= Danny Dare =

American film director

Danny Dare (March 20, 1905, New York City – November 20, 1996, Tarzana, Los Angeles, California) was an American choreographer, actor, director, writer, and producer of the stage, screen, and film.

==Career==
Dare began his career in the 1920s as an actor on the New York stage, making his Broadway theatre debut in 1923 in the musical Dew Drop Inn. He then performed on the vaudeville circuit, where he also gained experience as a choreographer, comedy sketch writer, and eventually a producer. In 1927 he portrayed Ronnie Webb in the musical The Five O'Clock Girl, also serving as the show's assistant choreographer. He soon became highly busy as a choreographer on Broadway, serving in that capacity for such shows as The Little Show (1929), Sweet Adeline (1929) Sweet and Low (1930), You Said It (1931), and Tattle Tales (1933). In 1931 he produced the play Sentinels and later produced, directed, and wrote the book for the musical Meet the People (1940).

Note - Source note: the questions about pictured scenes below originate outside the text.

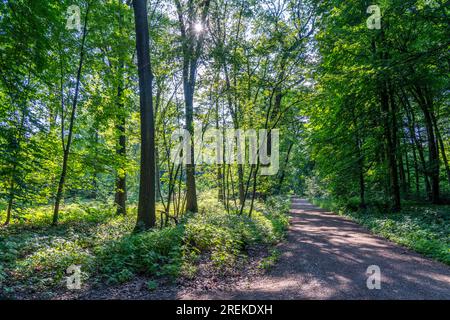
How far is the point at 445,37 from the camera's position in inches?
319

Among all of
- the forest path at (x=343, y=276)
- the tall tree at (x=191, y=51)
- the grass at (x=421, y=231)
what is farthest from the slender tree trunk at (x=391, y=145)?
the tall tree at (x=191, y=51)

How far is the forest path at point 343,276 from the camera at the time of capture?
4121mm

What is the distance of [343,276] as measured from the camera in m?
4.96

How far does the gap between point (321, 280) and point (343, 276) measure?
506mm

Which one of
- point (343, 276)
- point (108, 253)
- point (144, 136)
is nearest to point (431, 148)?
point (343, 276)

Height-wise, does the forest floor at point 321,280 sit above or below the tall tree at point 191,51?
below

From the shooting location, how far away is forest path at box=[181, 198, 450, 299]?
13.5 feet

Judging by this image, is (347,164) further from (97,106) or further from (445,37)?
(97,106)

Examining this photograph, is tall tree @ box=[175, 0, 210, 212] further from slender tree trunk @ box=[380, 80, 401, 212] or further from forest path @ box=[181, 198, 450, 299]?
slender tree trunk @ box=[380, 80, 401, 212]

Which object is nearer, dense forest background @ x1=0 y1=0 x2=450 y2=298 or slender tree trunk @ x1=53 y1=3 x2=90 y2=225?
dense forest background @ x1=0 y1=0 x2=450 y2=298

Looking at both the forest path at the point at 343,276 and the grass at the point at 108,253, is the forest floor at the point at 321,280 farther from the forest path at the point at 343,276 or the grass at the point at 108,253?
the grass at the point at 108,253

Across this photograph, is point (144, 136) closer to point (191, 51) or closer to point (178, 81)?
point (191, 51)

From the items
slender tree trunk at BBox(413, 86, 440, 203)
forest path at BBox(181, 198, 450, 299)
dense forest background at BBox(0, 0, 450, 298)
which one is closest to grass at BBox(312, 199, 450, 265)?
forest path at BBox(181, 198, 450, 299)

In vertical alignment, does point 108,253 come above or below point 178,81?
below
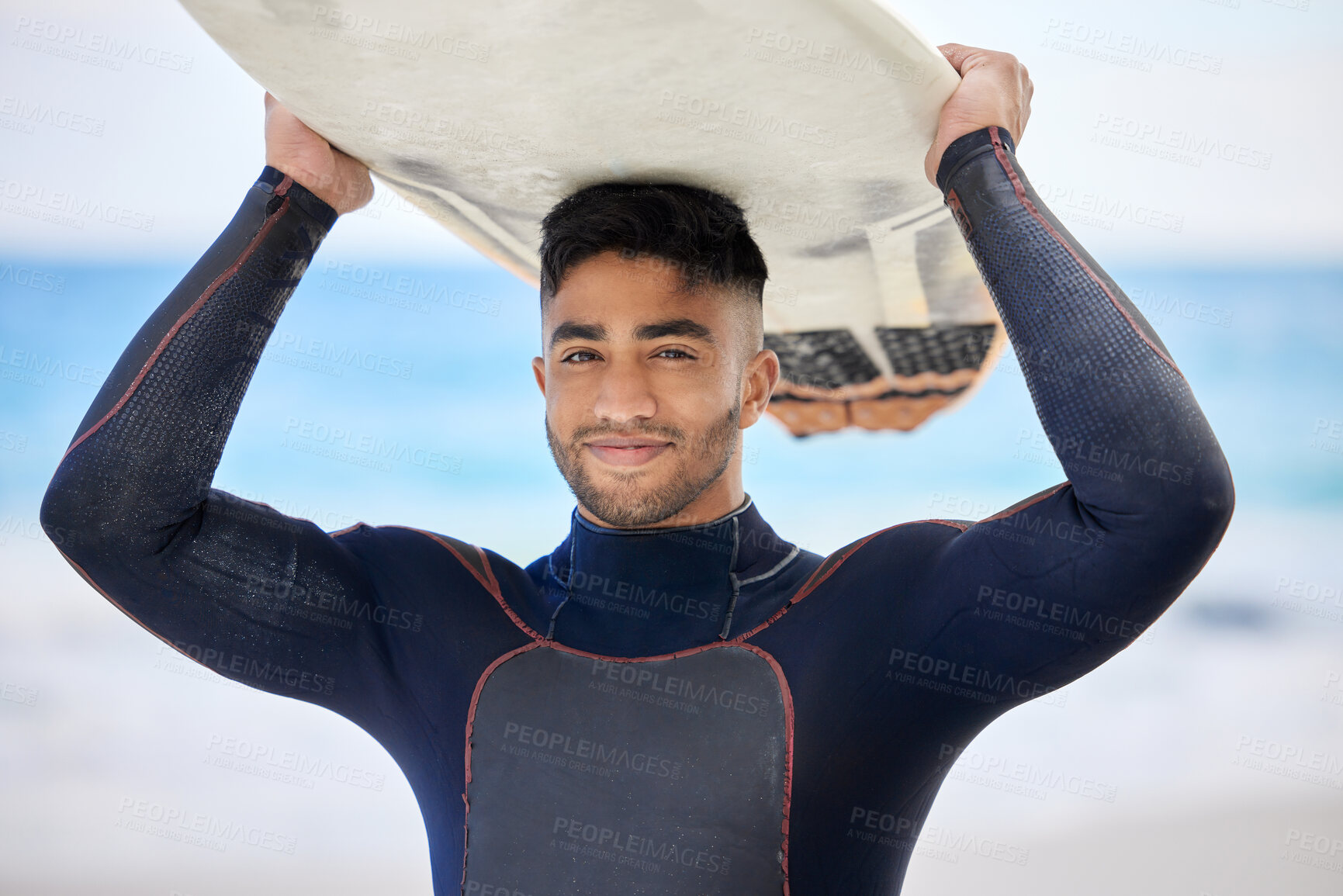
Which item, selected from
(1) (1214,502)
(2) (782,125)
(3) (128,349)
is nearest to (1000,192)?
(2) (782,125)

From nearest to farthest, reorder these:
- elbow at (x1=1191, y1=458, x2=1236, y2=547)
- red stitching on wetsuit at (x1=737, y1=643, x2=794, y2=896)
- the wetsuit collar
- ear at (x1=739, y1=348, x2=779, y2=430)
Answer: elbow at (x1=1191, y1=458, x2=1236, y2=547), red stitching on wetsuit at (x1=737, y1=643, x2=794, y2=896), the wetsuit collar, ear at (x1=739, y1=348, x2=779, y2=430)

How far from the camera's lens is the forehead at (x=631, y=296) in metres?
1.40

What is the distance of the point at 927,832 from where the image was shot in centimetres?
401

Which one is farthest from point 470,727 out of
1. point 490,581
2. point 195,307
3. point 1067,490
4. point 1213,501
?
point 1213,501

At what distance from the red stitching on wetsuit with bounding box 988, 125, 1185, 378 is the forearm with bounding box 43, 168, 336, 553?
2.93ft

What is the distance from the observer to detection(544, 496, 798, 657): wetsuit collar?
52.6 inches

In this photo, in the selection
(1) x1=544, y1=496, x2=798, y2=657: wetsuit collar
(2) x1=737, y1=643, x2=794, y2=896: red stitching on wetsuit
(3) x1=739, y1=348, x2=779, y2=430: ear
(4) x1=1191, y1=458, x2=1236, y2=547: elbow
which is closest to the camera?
(4) x1=1191, y1=458, x2=1236, y2=547: elbow

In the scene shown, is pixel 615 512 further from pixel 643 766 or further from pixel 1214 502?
pixel 1214 502

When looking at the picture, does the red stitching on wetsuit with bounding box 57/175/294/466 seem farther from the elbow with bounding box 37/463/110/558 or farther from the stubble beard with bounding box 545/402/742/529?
the stubble beard with bounding box 545/402/742/529

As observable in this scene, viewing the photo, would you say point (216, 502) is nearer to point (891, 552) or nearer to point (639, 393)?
point (639, 393)

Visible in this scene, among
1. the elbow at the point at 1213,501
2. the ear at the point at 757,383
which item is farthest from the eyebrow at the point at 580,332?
the elbow at the point at 1213,501

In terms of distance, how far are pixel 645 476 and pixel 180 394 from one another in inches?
A: 23.0

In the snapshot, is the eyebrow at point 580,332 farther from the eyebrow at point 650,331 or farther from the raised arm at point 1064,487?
the raised arm at point 1064,487

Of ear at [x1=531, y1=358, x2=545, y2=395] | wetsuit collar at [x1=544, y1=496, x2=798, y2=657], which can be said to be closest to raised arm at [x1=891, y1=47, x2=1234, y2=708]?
wetsuit collar at [x1=544, y1=496, x2=798, y2=657]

Dare's talents as a choreographer drew the attention of executives at Paramount Pictures and he was offered a contract with the studio in 1929. He went on to choreograph several films with the company including Let's Go Places (1930), Such Men Are Dangerous (1930), Not Damaged (1930), Wild People (1932), Three Cheers for Love (1936), Start Cheering (1938), Hit Parade of 1941 (1940), Panama Hattie (1942), and most notably Holiday Inn (1942). The last film he choreographed was Road to Utopia in 1946.

In 1938 Dare turned to directing for the first time with the film The Main Event. He never directed another film, but he was active as a television director during the 1950s with the shows Damon Runyon Theater and How to Marry a Millionaire. He also produced a total of eight films between 1945 and 1952.